Metabolic diseases: Certain types of inherited metabolic diseases can cause cirrhosis and increase the chances of developing liver cancer. Genetic hemochromatosis (an iron-overload disorder that builds up iron stores throughout the body including the liver), tyrosinemia (elevated levels of the amino acid tyrosine), alpha-1-antitrypsin deficiency, porphyria cutanea tarda (deficiency in heme synthesis), glycogen storage disease, and Wilson disease (elevated levels of copper in the liver) are rare diseases that can damage the liver and increase a person's liver cancer risks.
Diabetes: Having diabetes can also increase the risk of developing liver cancer.
Liver cancer stages
TNM system for liver cancer
The American Joint Committee on Cancer (AJCC) TNM system is the most widely accepted method for liver cancer staging. This system bases the staging criteria on the evaluation of three primary factors:
Tumor (T) describes the number and size of the original tumor.
Lymph Node (N) indicates whether the cancer is present in the regional (nearby) lymph nodes.
Metastasis (M) refers to whether cancer has spread to distant parts of the body. (The most common sites of liver cancer spread are the lungs and bones).
A number (0-4) or the letter X is assigned to each factor. A higher number indicates increasing severity. For instance, a T1 score indicates a smaller tumor than a T2 score. The letter X means the information could not be assessed.
Once the T, N, and M scores have been assigned, an overall liver cancer stage is assigned.
Other liver cancer staging systems have been developed that also take into account other factors, such as the function of the liver. However, the staging guidelines described here are based on the current AJCC TNM system.
Other staging systems for lung cancer
Unlike other cancers, liver cancer is complicated by the fact that most patients have liver damage that limits the function of the liver. The liver provides a very important function for the body, aiding in digesting and detoxification. Reduced liver function could result in severe and, even, life-threatening conditions.
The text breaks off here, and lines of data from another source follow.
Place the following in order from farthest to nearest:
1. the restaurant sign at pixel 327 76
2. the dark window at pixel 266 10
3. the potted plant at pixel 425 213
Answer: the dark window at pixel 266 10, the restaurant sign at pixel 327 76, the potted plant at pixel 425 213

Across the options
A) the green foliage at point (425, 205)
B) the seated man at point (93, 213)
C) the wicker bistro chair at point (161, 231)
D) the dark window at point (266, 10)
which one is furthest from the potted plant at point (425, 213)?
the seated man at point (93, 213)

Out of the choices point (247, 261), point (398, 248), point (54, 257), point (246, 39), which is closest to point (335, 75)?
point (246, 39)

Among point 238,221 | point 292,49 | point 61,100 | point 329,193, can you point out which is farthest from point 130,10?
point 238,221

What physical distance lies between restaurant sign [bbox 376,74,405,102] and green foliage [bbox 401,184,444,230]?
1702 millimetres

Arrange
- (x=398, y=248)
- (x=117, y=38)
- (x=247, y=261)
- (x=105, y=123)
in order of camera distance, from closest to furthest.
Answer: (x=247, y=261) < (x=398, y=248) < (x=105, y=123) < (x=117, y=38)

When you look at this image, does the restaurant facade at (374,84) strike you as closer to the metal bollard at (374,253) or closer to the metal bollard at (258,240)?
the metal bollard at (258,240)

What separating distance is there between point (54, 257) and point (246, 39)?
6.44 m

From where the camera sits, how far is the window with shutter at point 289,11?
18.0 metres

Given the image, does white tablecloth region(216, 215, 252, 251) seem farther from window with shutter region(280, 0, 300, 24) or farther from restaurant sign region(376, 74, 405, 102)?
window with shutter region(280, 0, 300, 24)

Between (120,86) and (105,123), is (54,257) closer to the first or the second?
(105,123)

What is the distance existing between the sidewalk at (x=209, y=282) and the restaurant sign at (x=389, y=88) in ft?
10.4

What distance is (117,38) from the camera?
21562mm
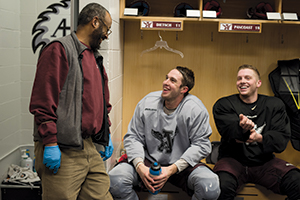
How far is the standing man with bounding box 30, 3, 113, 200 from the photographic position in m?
1.57

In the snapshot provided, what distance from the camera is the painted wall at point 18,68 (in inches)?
100

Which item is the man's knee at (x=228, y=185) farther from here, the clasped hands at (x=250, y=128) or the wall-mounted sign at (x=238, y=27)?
the wall-mounted sign at (x=238, y=27)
Reduced liver function may also have implications when choosing treatment options.
Several other liver cancer staging systems have been developed that take into account how the function of the liver may affect the prognosis:
The Barcelona-Clinic Liver Cancer (BCLC) system
The Cancer of the Liver Italian Program (CLIP) system
The Okuda system
The Child-Pugh score is part of the BCLC and CLIP staging systems, and gives the measure of liver function in people with cirrhosis. The system looks at 5 factors including: levels of bilirubin and albumin in the blood, prothrombin time, accumulation of fluid (ascites) in the abdomen, and impact of liver disease on brain function.
Patients with normal liver function are classified as class A, those with mild abnormalities as class B, and those with severe abnormalities as class C. Liver cancer patients with class C cirrhosis are generally not fit to receive treatment.